Verspreidingsrisico’s: een goede motivatie is het halve werk
In deze tussenuitspraak heeft de Raad van State overwogen dat de beschikking ernst en spoed van het bevoegd gezag Wbb niet op een deugdelijke motivering berustte. Het bevoegd gezag is in de gelegenheid gesteld dit gebrek te herstellen. Zij heeft het besluit nader gemotiveerd met een brief (pdf, 1.8 MB). De Raad van State heeft op 9 april 2014 in deze zaak uitspraak gedaan en achtte de nadere motivering voldoende.
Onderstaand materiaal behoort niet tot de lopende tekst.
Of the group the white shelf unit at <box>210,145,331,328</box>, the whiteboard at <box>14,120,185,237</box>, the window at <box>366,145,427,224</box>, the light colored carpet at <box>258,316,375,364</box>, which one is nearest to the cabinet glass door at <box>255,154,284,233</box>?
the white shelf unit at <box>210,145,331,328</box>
De toepassing van de Circulaire bodemsanering wordt daarmee vooralsnog in stand gehouden.
Hoewel deze uitspraak een bevestiging is voor het uit te voeren bodemsaneringsbeleid, is hiermee nog geen eenduidige lijn door de Raad van State aangenomen. Momenteel ligt er een andere zaak ter beoordeling. Dat er in relatief korte tijd twee soortgelijke (tussen)uitspraken worden gegeven, is een signaal om de uitvoeringspraktijk serieus te nemen. Te beginnen door de beschikkingen ernst en spoed stapsgewijs te motiveren en de specifieke risico’s te benoemen, zodat helder is op welke wijze het bevoegd gezag tot haar besluit is gekomen.